The market is growing by over 5% a year with fruit and vegetables the most imported food.
It is estimated that the rise in food consumption in the GCC countries between 2012 and 2017 will be around 3.1% a year, reaching 49.1 million metric tons of food by the end of 2017, with Saudi Arabia accounting for 60% of total consumption in the region. This growth is attributed to rapid population growth in these countries, as well as tourists. In addition to an increase in income levels in the region, it is predicted that food consumption per capita will grow from 971.2 kg in 2015 to 983 kg in 2017.
Fresh fruit and vegetables: the most imported food products
The food and beverages sector recorded an increase of 2.1%, with imports into Saudi Arabia coming from 40 countries around the world, mainly with fruit and vegetables. The local consumer market for these is worth US$ 6 billion a year, the main sources being: Chile, the Philippines, South Africa, India, Pakistan, France, the United States, China, Egypt and Italy, among others. More than 200 varieties of fruit are sold in local markets, 40% of which are bananas, apples and oranges. It is estimated that the annual growth of this market is 5%. The market size of Saudi Arabia, which represents European fruit consumption of more than 50 thousand tons, is valued at US$ 133 million. The Jeddah fresh market is the second largest in the region after the Saudi capital, Riyadh, with a size of 3,000 tons, made up of 2,000 t of vegetables and 1,000 t of fruit that arrives daily from the central market. The price of fruit in Saudi Arabia is the cheapest in the world.
Major investment in hypermarkets: the strategy to attract consumers
Retail stores have invested about US$ 40 billion in hypermarkets over the past 3 years. It is estimated that in future, after they become the choice for consumers again, this will not exceed US$ 21 billion. The percentage of consumers grew by 30%, as did their desire to buy their monthly needs in these shops, although there is still a segment of the population who prefer to buy in supermarkets, mini-markets and small grocery stores. The total number of retail stores in all regions of the kingdom comes to 600, while the number of hypermarkets is 70 and most are concentrated in large cities. Certain products such as fresh fruit and vegetables require special attention from the hyper- and supermarkets’ management. The leading chain in Saudi Arabia is Panda with more than 30 years in the market. They have 400 shops in 40 cities, covering the entire territory of the kingdom. Next comes Othaim, Danube, Bin-Dawood, Tamimi, Manuel, Al Raya, Farm and Carrefour.

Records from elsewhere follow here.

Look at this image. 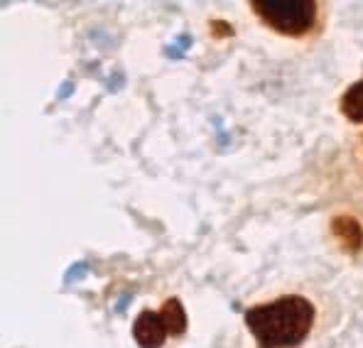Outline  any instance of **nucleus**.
Wrapping results in <instances>:
<instances>
[{
	"instance_id": "obj_1",
	"label": "nucleus",
	"mask_w": 363,
	"mask_h": 348,
	"mask_svg": "<svg viewBox=\"0 0 363 348\" xmlns=\"http://www.w3.org/2000/svg\"><path fill=\"white\" fill-rule=\"evenodd\" d=\"M314 321V307L304 297H282L260 304L245 314L250 334L260 348H292L307 339Z\"/></svg>"
},
{
	"instance_id": "obj_2",
	"label": "nucleus",
	"mask_w": 363,
	"mask_h": 348,
	"mask_svg": "<svg viewBox=\"0 0 363 348\" xmlns=\"http://www.w3.org/2000/svg\"><path fill=\"white\" fill-rule=\"evenodd\" d=\"M250 8L263 18L265 25L285 35H302L317 18V5L312 0H255Z\"/></svg>"
},
{
	"instance_id": "obj_3",
	"label": "nucleus",
	"mask_w": 363,
	"mask_h": 348,
	"mask_svg": "<svg viewBox=\"0 0 363 348\" xmlns=\"http://www.w3.org/2000/svg\"><path fill=\"white\" fill-rule=\"evenodd\" d=\"M167 326H164L162 314L155 312H143L140 317L135 319V326H133V336L143 348H160L167 339Z\"/></svg>"
},
{
	"instance_id": "obj_4",
	"label": "nucleus",
	"mask_w": 363,
	"mask_h": 348,
	"mask_svg": "<svg viewBox=\"0 0 363 348\" xmlns=\"http://www.w3.org/2000/svg\"><path fill=\"white\" fill-rule=\"evenodd\" d=\"M332 233L339 240V245L346 253H356L363 245V228L356 218L351 216H336L332 221Z\"/></svg>"
},
{
	"instance_id": "obj_5",
	"label": "nucleus",
	"mask_w": 363,
	"mask_h": 348,
	"mask_svg": "<svg viewBox=\"0 0 363 348\" xmlns=\"http://www.w3.org/2000/svg\"><path fill=\"white\" fill-rule=\"evenodd\" d=\"M162 319H164V326H167V331L172 336H182L186 329V314L184 309H182V302L179 299H167L162 307Z\"/></svg>"
},
{
	"instance_id": "obj_6",
	"label": "nucleus",
	"mask_w": 363,
	"mask_h": 348,
	"mask_svg": "<svg viewBox=\"0 0 363 348\" xmlns=\"http://www.w3.org/2000/svg\"><path fill=\"white\" fill-rule=\"evenodd\" d=\"M341 111L351 123H363V82L354 84L341 99Z\"/></svg>"
}]
</instances>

Dammam, Jeddah and Jizan are the main ports
King Abdul Aziz Port is the largest port in the Arabian Gulf. Located in the middle of the eastern coast in Dammam, it is the main point of entry for foreign goods to the eastern and central region of the kingdom. Jeddah Islamic Port is characteristic for its geographical location on the Red Sea coast between the most important ports on the commercial sea routes. It has gained historic significance as the main entrance to the two holy cities of Mecca and Medina, being the largest in the kingdom, and handling more than 65% of the volume of goods entering Saudi Arabia. The port provides handling services for all types of loads by means of highly specialised terminals. Ideally located on the south coast of the Red Sea, Jizan Port is close to the main east-west routes for Europe, the Far East and the Arabian Gulf. It is a modern, well-equipped deep water port with a highly trained workforce. Finally, other locations are the King Fahd Industrial Port in Jubail and King Fahd Port in Yanbu.
About the Kingdom of Saudi Arabia
Located in the far southwest of Asia, it is surrounded by the Persian Gulf, the UAE and Qatar to the east; the Red Sea to the west; Kuwait, Iraq and Jordan to the north; and Oman to the south. Occupying about 4/5 of the Arabian Peninsula, it has a total area of about 2 million km2. Its population is about 30 million people and its GDP grew by 6.81% until 2012, with the per capita GDP standing at US$ 25,000 at current prices. The cost of living in January 2015 was 2.2% higher than the same month in 2014.